Уже пахнущий валидолом Усков взял её под руку и повёл к выходу, замечая, как они обращают на себя внимание встречных и просто толпящихся в вестибюле людей.
— Да, — впервые улыбнулся он. — С вами быстро станешь популярным. Шёл сюда, меня в упор никто не видел — в Москве генералов, как собак в Казани, а сейчас, гляньте, швейцар честь отдаст.
— А это плохо — быть популярным? — чуть коснулась она его плеча своим.
— Смотря в чём. Я вот популярен среди жуликов, но они почему-то не тянутся ко мне, а шарахаются куда подальше. В колхозы забираются, в дальние сёла…
Швейцар, пожилой, седогривый мужчина комплекции Степана Дурандина, заметив их, действительно поддернулся весь и лихо вскинул перед Усковым руку к фуражке, не приминув, однако, съегозить глазами на Любу.
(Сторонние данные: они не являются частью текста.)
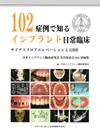 【102症例で知るインプラント日常臨床】を見る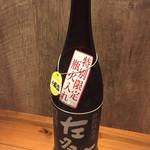 ミスター酒場 - 千歳盛  左多六 特別純米酒 特別限定 瓶火入れ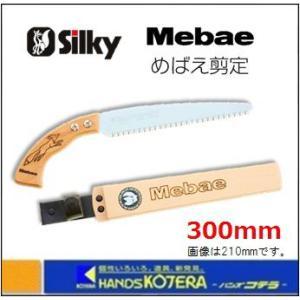 【Silky シルキー】Mebae めばえ剪定 300mm 本体 〔230-30〕|handskotera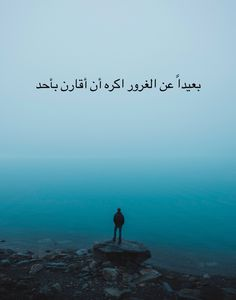 Arabic Quotes, Islam, Relationship, Movie Posters, Movies, Films, Film Poster, Quotes In Arabic, Cinema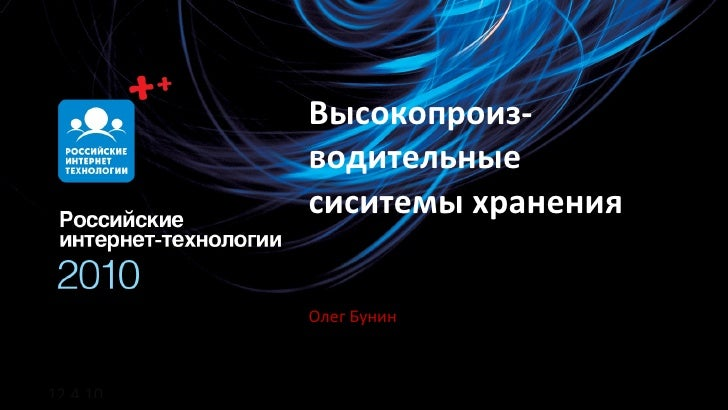 Alexander Krizhanovsky Krizhanovsky Hpds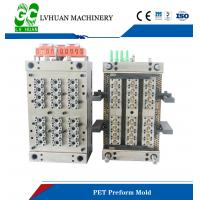 Wholesale High Reliability PET Preform Mould 28mm Neck 32 Gram 24 Cavities Needle Valve from china suppliers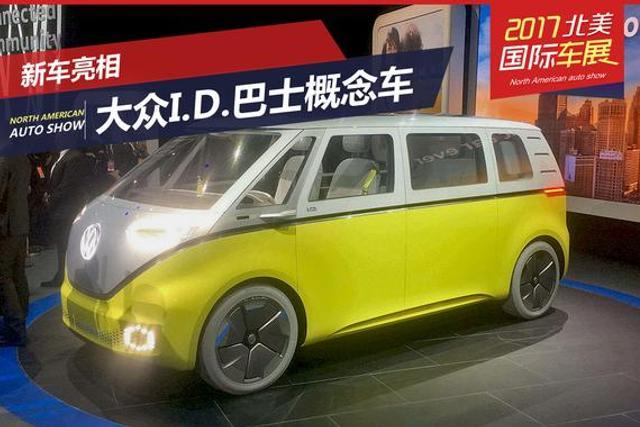 2017北美车展:大众I.D.巴士概念车首发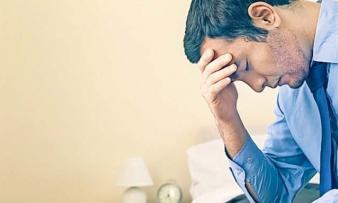 Изображение №3: Влияет ли варикоцеле на бесплодие - ЭКО-блог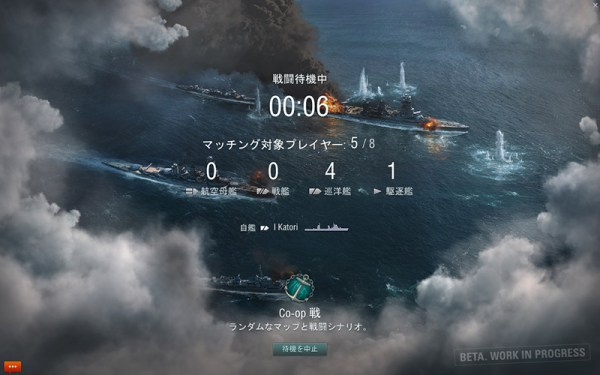 worldofwarships 2015-06-21 00-04-41-280 のコピー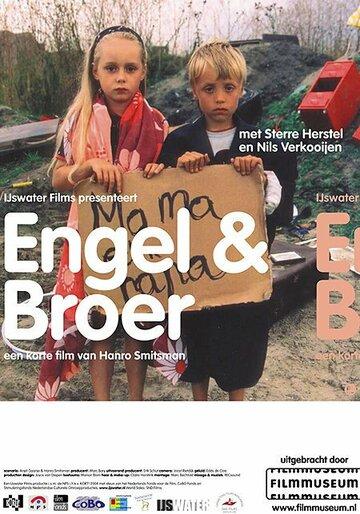 Энгель и её брат (2004)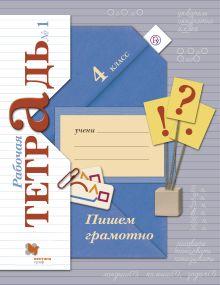 Кузнецова М.И. - Пишем грамотно. 4класс. Рабочая тетрадь № 1 обложка книги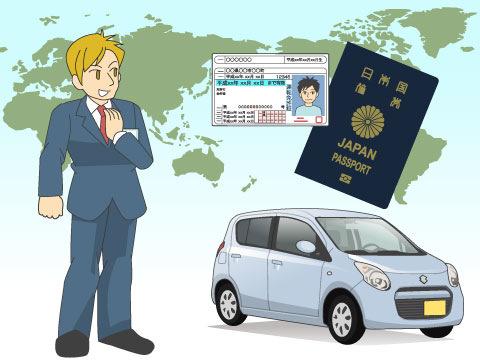 海外レンタカー(カイガイレンタカー)
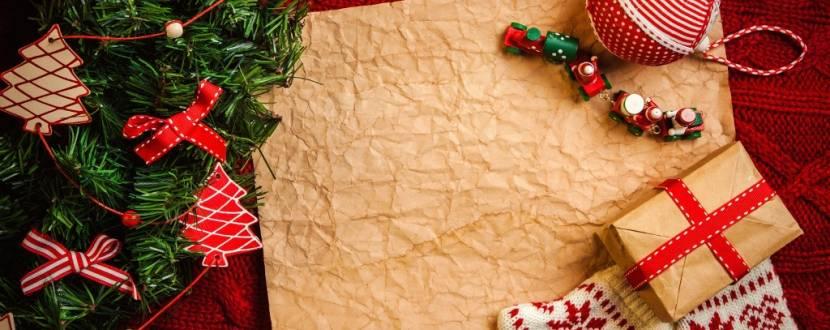Виставка «Різдвяні подарунки»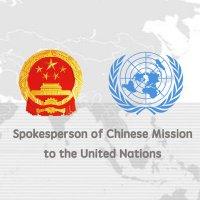 Spokesperson of Chinese Mission to UN ( @CHN_UN_NY ) Twitter Profile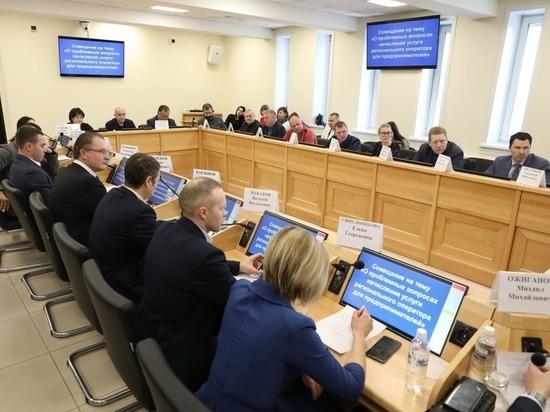 В Заксобрании Приангарья состоялось совещание по начислению платы за вывоз ТКО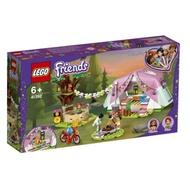 LEGO 樂高  Friends系列 Nature Glamping 大自然豪華露營 41392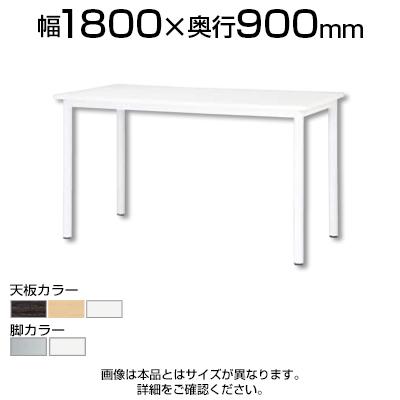 ハイテーブルSTF カウンター会議テーブル 角型 指紋レス(一部カラー) 幅1800×奥行900×高さ1000mm STF-1890K
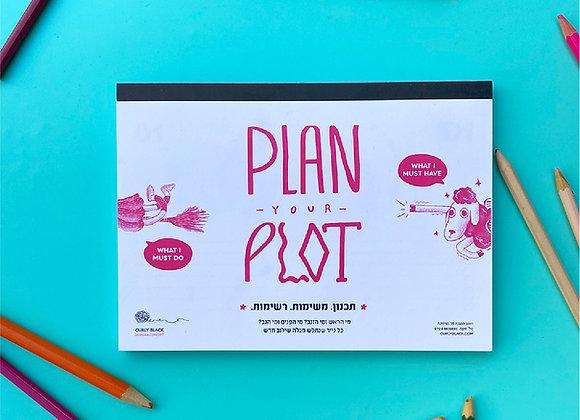 Plan Your Plot תכנון. משימות. רשימות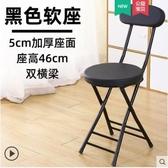 促銷板凳折疊椅子凳子家用靠背椅餐桌凳高餐椅小圓凳板凳簡易宿舍簡約便攜LX 宜室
В глубине серого провала между зданиями гостиницы и Госплана, как утром, дул хлёсткий ветер, но теперь он ещё и косо нёс мелкий снег, кидая его прямо в глаза. Не прячась от холодных игл, бьющих в разгорячённые щёки, Люба развернулась к Ускову с вопросом, но он упредил её своим:
— Сколько вы были замужем за Сокольниковым?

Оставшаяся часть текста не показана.